Прежде всего, невозможно ни на мгновение усомниться в искренности Аристида. Самого его вряд ли можно назвать привлекательным персонажем. Он невероятно тщеславен, глубоко эгоистичен. Дважды убедившись в том, что Асклепий продлил его жизнь, забрав вместо него сначала его юного сына Гермия (XLVIII. 37-44 К.), а потом Филумену, малолетнюю дочь его молочной сестры Каллитюхе (LI. 18-25 К.), он ни единым словом не сожалеет о смерти этих детей, но считает эту замену вполне естественной, поскольку ведь именно он является фаворитом бога. Кроме того, надо помнить, что эти тесные узы между Аристидом и его богом сводятся большей частью к консультациям о том, стоит ли ему купаться или принять какое-нибудь очищение. Однако эти человеческие недостатки и мелочность духа в целом не объясняют проблему. Перед нами здесь замечательный пример личной религии, личной привязанности к божеству. Неважно, к чему этот союз ведет; важным считается сам факт союза. Следует признать, что Аристид верил всей своей душой в благодатность дружбы с Асклепием. Надо также признать, что он всегда полностью подчинялся богу, даже тогда, когда божественные указания вполне могли показаться экстравагантными или мучительными.

■ Задание ■
Изложите суть фрагмента об Аристиде и Асклепии в двух предложениях.

■ Предоставленные записи ■
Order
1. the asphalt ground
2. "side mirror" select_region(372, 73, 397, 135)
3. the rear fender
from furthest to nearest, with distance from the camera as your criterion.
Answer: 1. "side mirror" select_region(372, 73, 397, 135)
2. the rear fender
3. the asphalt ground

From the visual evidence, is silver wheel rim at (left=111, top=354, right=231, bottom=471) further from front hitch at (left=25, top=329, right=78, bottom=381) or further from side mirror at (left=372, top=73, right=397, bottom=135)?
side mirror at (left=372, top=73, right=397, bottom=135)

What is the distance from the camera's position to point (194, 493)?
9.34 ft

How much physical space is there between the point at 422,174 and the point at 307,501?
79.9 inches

* * *

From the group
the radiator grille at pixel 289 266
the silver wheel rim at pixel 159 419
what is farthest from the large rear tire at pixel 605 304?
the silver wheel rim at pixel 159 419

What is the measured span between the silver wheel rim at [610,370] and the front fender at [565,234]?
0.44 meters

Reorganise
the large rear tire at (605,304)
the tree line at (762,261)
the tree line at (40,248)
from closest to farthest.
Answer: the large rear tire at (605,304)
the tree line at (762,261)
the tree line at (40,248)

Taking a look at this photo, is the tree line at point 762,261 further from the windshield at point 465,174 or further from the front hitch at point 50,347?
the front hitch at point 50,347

■ Ваш ответ ■
Аристид тщеславен и эгоистичен: он не сожалеет о смерти сына Гермия и девочки Филумены и считает их гибель естественной заменой, которой Асклепий продлил жизнь своего фаворита. Его связь с богом сводится в основном к консультациям о купаниях и очищениях, однако в его искренности нельзя усомниться: это замечательный пример личной религии, ведь Аристид всей душой верил в дружбу с Асклепием и всегда подчинялся богу, даже когда указания казались экстравагантными или мучительными.